- Born: 1984 or 1985 (age 41–42) Buffalo, New York, U.S.
- Education: The New School for Jazz and Contemporary Music; University of Notre Dame;
- Occupations: Composer; conductor; pianist;
- Known for: Director of the University of Notre Dame Folk Choir
- Notable work: Inward Looking Outward; O Emmanuel; Vespers for the Immaculate Conception;

= J.J. Wright (composer) =

American composer (born 1984–1985)

J. J. Wright (born 1984 or 1985) is an American composer, conductor, and piano player who currently serves as the director of the University of Notre Dame Folk Choir in South Bend, Indiana. He is the composer of O Emmanuel, a 2016 Adventide album that drew upon jazz and sacred music traditions and peaked at number 1 on the Billboard Traditional Classical Albums chart. Wright is a graduate of the University of Notre Dame, where he earned Master of Sacred Music and Doctor of Musical Arts degrees, and of The New School for Jazz and Contemporary Music, where he earned a Bachelor of Arts.

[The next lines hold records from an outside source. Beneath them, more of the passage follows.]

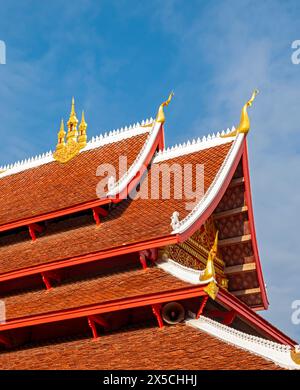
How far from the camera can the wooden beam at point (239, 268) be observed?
1883 cm

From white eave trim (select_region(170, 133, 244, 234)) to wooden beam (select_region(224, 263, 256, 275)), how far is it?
10.2 feet

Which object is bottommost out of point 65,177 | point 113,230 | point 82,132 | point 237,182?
point 113,230

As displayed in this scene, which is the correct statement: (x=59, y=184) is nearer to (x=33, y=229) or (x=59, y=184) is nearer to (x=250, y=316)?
(x=33, y=229)

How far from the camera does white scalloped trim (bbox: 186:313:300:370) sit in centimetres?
1241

== Early life and education ==
Wright was born in Buffalo, New York. His mother and father, Joanne and Jim Wright, co-founded Catholic F.M. radio station WLOF, which broadcast in the Buffalo metropolitan area. He attended The New School for Jazz for undergraduate education, graduating the school with a Bachelor of Arts. He later pursued a Master of Sacred Music degree at the University of Notre Dame, the institution from which he would later be awarded Doctor of Musical Arts in conducting.

== Professional career ==
In 2014, Wright released his solo debut album, Inward Looking Outward. The album, a series of sacred jazz compositions, received positive reviews. Since then, Wright has published several full albums, including: O Emmanuel, a 2016 Adventide album in the style of sacred jazz that peaked at No. 1 on the Billboard Traditional Classical Albums chart; Vespers for the Immaculate Conception, a 2019 album that fused the improvisational style of jazz with that of a traditional sacred choir; and The Passion, a 2023 jazz-free concept album that used the Passion of Christ as a lens through which to interpret and process the sexual abuse scandals in the Catholic Church. As director of the University of Notre Dame Folk Choir, Wright has also overseen the production of Catch the Spirit, a sacred music album that draws upon the musical traditions of East Africans and of African-Americans.

Wright has also performed as a part of the United States Naval Academy Band.